In a statement released on Thursday, the scholars noted that internal conflicts can push “this important country” toward an “ambiguous and complicated fate and affect the entire region.”
The religious body advised conflicting parties “to stop fratricide,” adhere to the principle of dialogue, and avoid violence as the sole solution to the ongoing crisis in Egypt.
“The Egyptian-Egyptian conflicts have no other result but to make the sworn enemies of the Islamic Ummah happy, especially the Zionist regime [of Israel] which has been wounded by the wave of the Islamic Awakening," they added.
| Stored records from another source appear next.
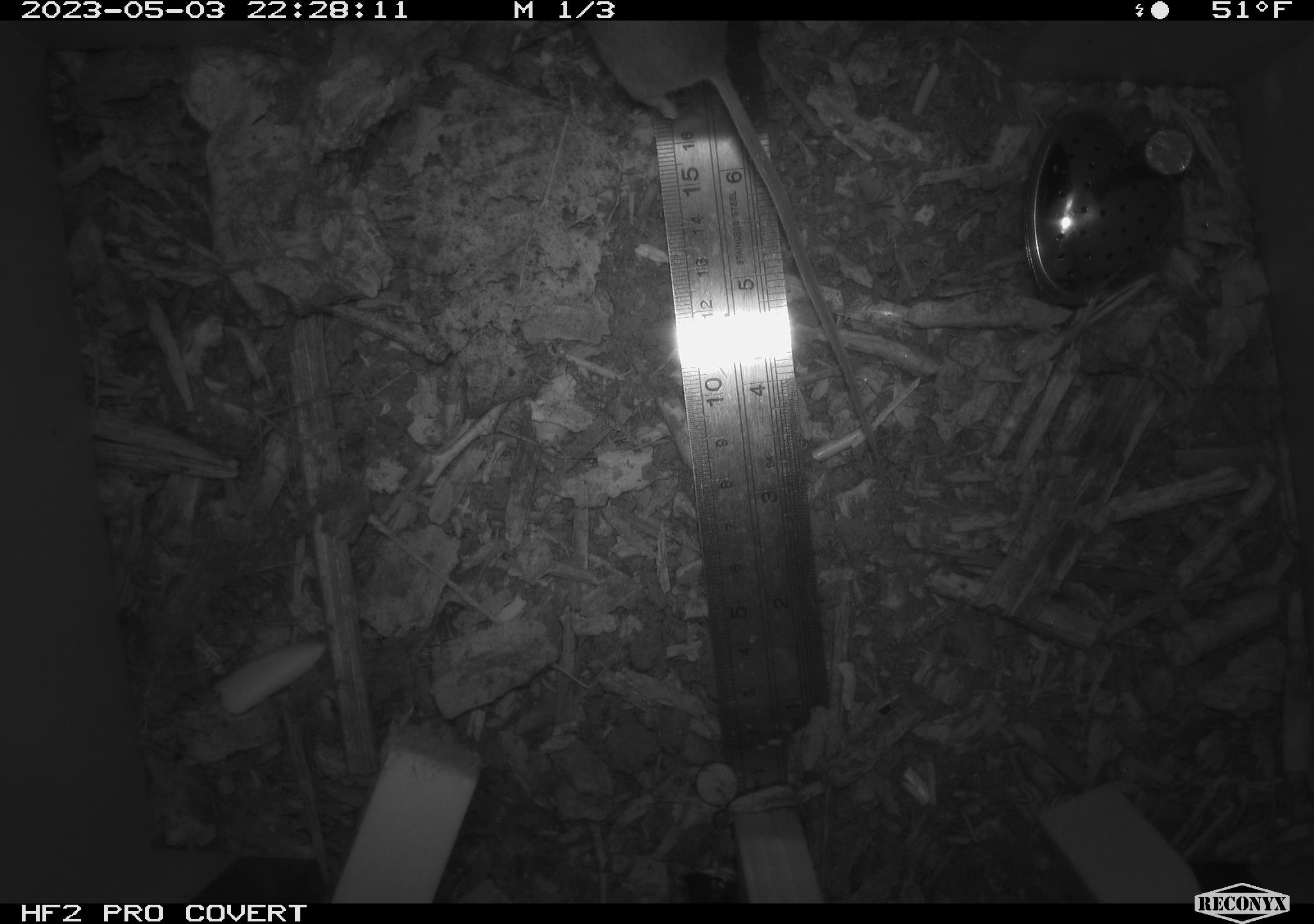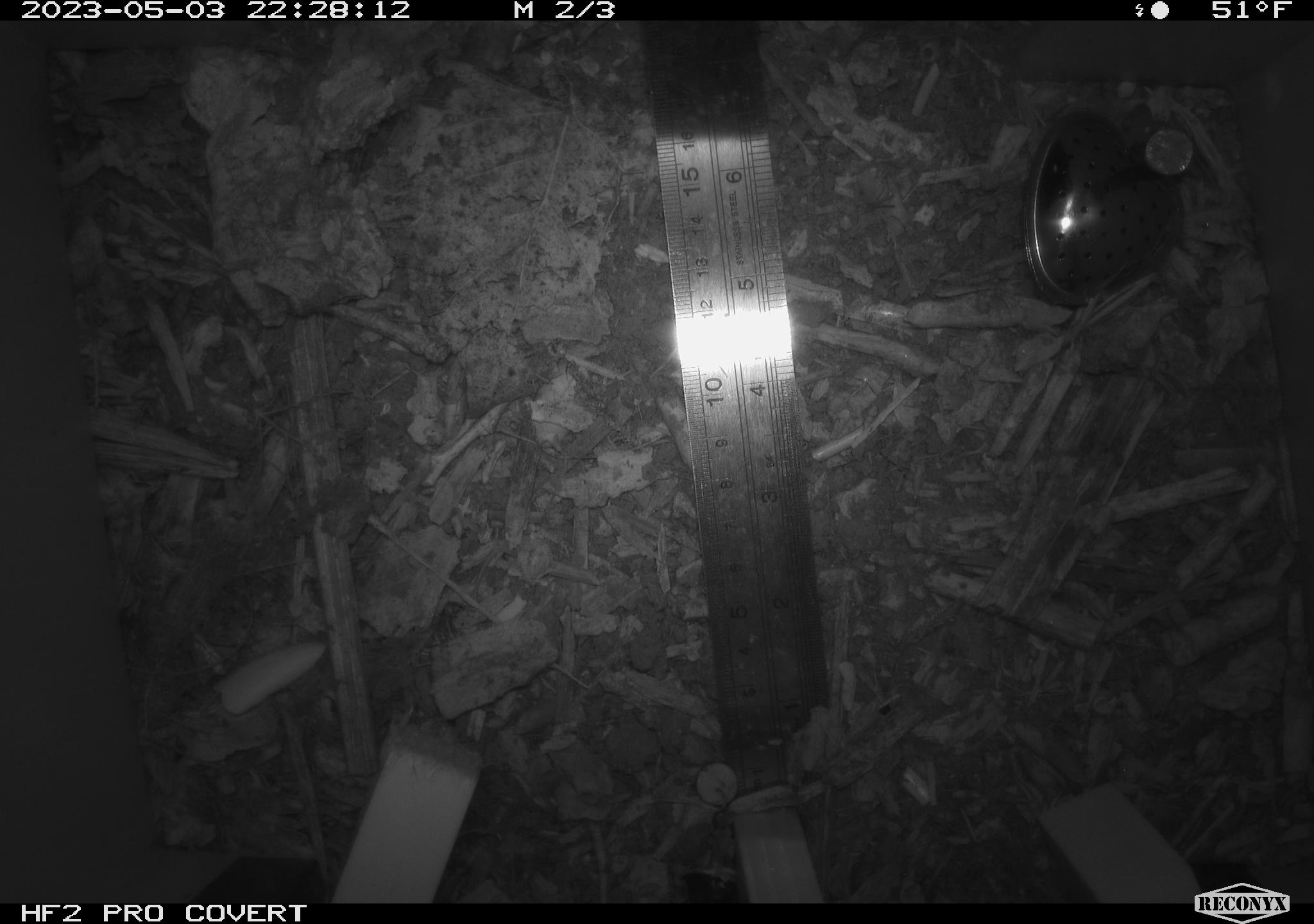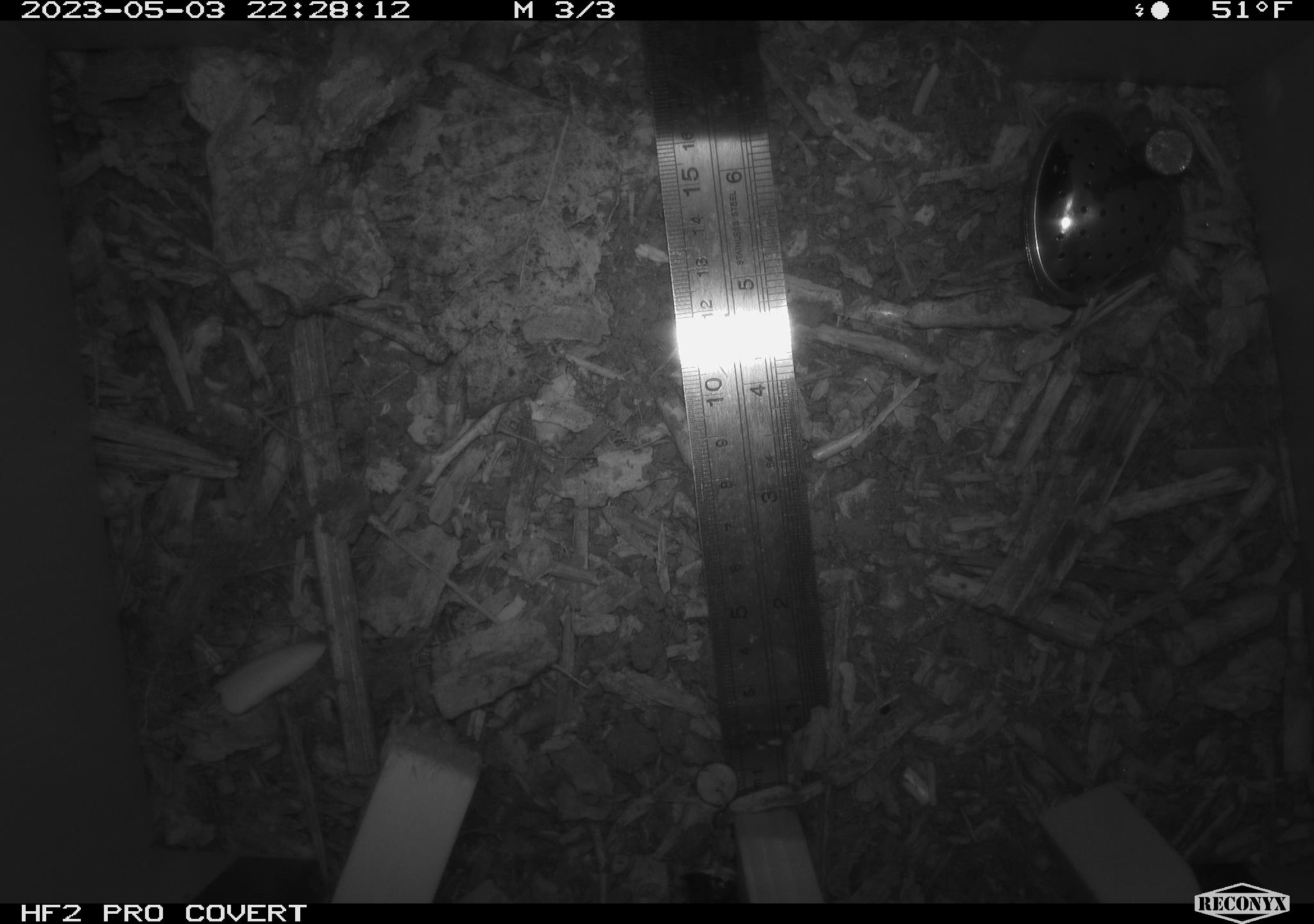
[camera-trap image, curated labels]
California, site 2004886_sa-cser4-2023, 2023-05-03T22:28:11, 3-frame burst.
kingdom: Animalia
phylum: Chordata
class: Mammalia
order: Rodentia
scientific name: Rodentia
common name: mouse species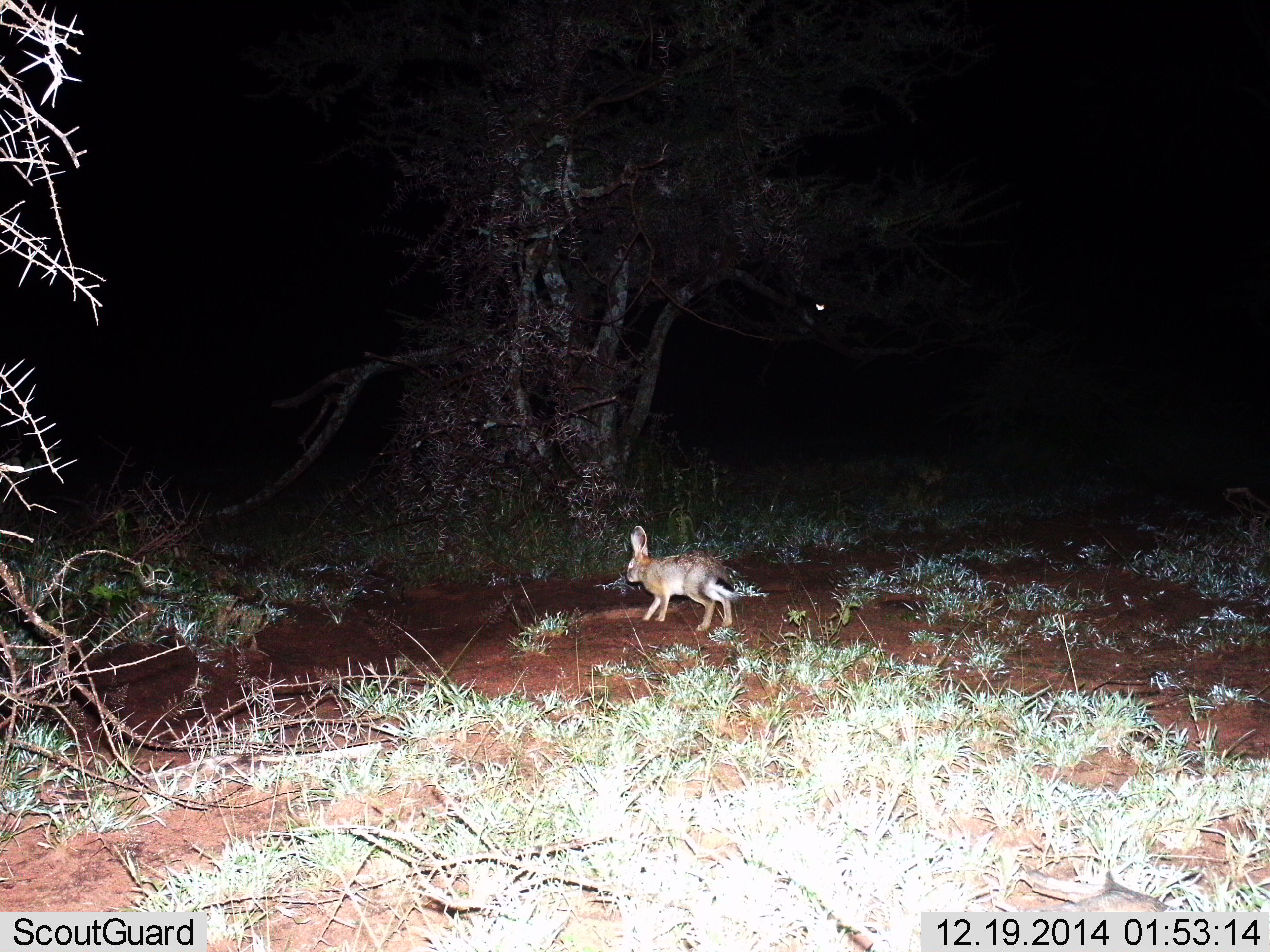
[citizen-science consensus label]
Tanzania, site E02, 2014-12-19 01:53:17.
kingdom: Animalia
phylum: Chordata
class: Mammalia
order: Lagomorpha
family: Leporidae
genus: Lepus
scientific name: Lepus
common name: hare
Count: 1.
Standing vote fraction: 0%.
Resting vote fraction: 0%.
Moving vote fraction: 100%.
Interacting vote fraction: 0%.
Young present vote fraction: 0%.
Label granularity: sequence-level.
Egypt plunged into violence after the country’s powerful military ousted President Mohamed Morsi, suspended the constitution, and dissolved the parliament on July 3. The military overthrow followed days of mass protests against Morsi.
The army also declared chief justice of Egypt’s Supreme Constitutional Court, Adly Mansour, as interim president.
The Egyptian Muslim Brotherhood condemned the move as a military coup and called mass protests demanding the reinstatement of the deposed president.
On Wednesday, the Egyptian Prosecutor General ordered the arrest of Muslim Brotherhood leaders including the supreme leader of the group, Mohammed Badie, on charges of inciting violence.
Many people have been killed in violent clashes involving supporters and opponents of Morsi and security forces over the past few days, with more than 80 deaths reported on July 8 alone.